2005年12月、ASEAN+6を参加国とする「東アジア首脳会議(EAS)」が初めて開催され、EASがこの地域における共同体形成に「重要な役割(significant role)」を果たすことなどを確認する共同宣言が発出されました。日本は、2006年8月、ASEAN+6の経済実態としての結びつきの強まりや、ASEANと日本・中国・韓国・インド・オーストラリア及びニュージーランドによるFTAの締結の進展により、16か国による「東アジア包括的経済連携(CEPEA)」構想の専門家研究会を提案しました。2007年6月からCEPEAの民間研究会が開催され、第1、第2フェーズを経て2009年のASEAN+6経済大臣会合及び第4回EASにおいて最終報告されました。

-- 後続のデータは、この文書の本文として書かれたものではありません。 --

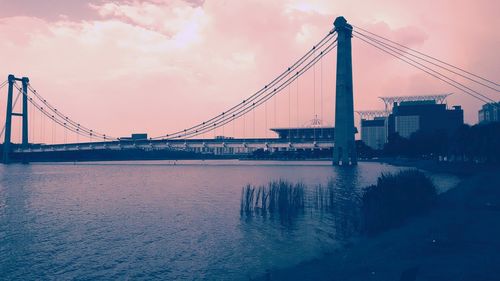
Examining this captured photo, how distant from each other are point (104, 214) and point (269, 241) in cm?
1358

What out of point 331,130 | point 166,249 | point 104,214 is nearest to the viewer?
point 166,249

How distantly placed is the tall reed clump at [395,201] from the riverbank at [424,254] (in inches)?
46.0

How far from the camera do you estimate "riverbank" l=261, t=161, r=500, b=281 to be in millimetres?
10703

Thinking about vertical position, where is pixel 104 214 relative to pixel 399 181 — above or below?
below

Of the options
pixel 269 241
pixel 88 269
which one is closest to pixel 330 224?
pixel 269 241

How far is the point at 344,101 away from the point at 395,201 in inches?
2402

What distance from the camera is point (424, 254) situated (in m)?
12.7

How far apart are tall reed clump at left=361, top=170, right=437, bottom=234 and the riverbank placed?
1.17 metres

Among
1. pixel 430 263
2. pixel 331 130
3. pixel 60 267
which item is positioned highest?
pixel 331 130

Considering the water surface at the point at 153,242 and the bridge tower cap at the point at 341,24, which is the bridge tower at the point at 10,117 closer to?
the bridge tower cap at the point at 341,24

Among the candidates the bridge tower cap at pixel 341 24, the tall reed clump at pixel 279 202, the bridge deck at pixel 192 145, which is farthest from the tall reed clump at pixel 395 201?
the bridge deck at pixel 192 145

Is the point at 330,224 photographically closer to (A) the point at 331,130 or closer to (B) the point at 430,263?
(B) the point at 430,263

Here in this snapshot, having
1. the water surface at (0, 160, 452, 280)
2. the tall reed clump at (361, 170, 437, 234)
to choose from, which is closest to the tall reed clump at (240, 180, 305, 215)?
the water surface at (0, 160, 452, 280)

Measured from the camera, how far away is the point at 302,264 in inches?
563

この会合で、民間研究の成果を政府間で議論・検討するとの決定を歓迎し、EAFTA構想と並行して政府間の議論に移行していくことが確認されました。

 

ASEAN+3構想とASEAN+6構想の統合への動き、RCEP構想の誕生

 

2010年からは、ASEAN+3構想とASEAN+6構想を統合していこうという動きが見られました。具体的には、政府間における4分野(原産地規則、税関手続、関税品目表、経済協力)の作業部会での検討が開始され、2011年の経済大臣会合/ASEAN+3経済大臣会合及び同年の首脳会合に報告されました。

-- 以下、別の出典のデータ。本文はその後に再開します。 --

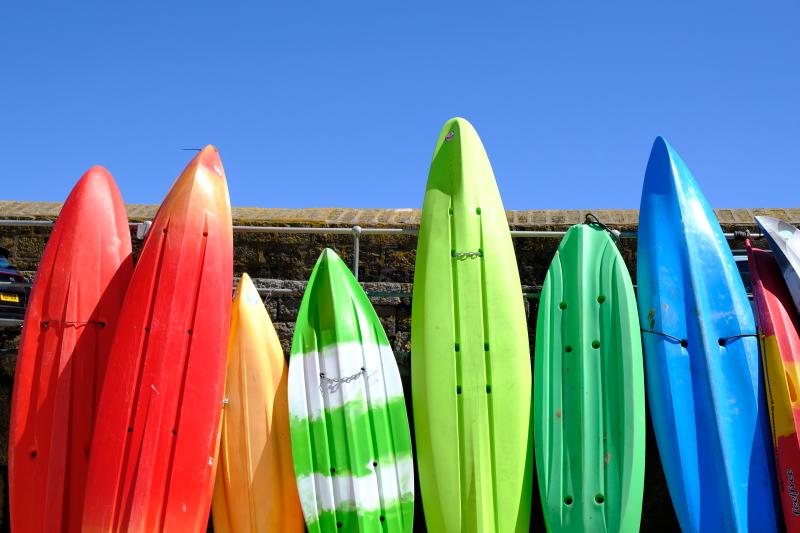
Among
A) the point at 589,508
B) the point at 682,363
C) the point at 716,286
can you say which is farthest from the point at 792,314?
the point at 589,508

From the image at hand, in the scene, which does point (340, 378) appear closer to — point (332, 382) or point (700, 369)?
point (332, 382)

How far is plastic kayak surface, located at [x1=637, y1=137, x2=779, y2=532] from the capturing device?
241cm

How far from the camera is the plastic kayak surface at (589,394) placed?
2.44 m

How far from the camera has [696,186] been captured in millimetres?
2969

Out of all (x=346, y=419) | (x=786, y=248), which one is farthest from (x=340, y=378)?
(x=786, y=248)

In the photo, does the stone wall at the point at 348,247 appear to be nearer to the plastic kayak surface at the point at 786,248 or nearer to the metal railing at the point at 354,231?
the metal railing at the point at 354,231

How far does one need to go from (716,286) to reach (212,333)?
1740mm

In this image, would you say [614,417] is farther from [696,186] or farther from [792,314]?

 さらには、自由化に向けた次なるステップとして、2011年8月のASEAN+6経済大臣会合において、日本は中国と初めて共同で貿易・投資自由化を議論する作業部会(物品貿易、サービス貿易、投資)の設置を提案しました。

 

これに対してASEANは、同年11月の東アジア首脳会合・ASEAN+3首脳会合において、ASEAN+3とASEAN+6とを区別しない、新たな枠組みとして東アジアの包括的経済連携(RCEP)構想を提案しました。あわせて、16カ国の間で貿易・投資自由化に関する三つの作業部会の設置が合意され、RCEPの枠組みの下での広域的な経済連携に関する具体的な検討が本格化しました。

 

RCEP交渉開始に向けて

 

2012年4月のASEAN首脳会合においては、2012年11月までにRCEPの交渉開始を目指すことが決定されました。同年8月には、第1回ASEAN+FTAパートナーズ大臣会合が開催され、16カ国は、物品貿易、サービス貿易、投資の自由化に関する検討の進捗を確認するとともに、RCEPの交渉の目的や原則を示した「RCEP交渉の基本指針」をとりまとめした。その後、同年11月の首脳会議において16カ国の首脳により、「RCEP交渉の基本指針」が承認され、RCEP交渉立上げが宣言されました。今後、2013年早期に交渉を開始し、2015年末までの交渉完了を目指し、取組を進めていきます。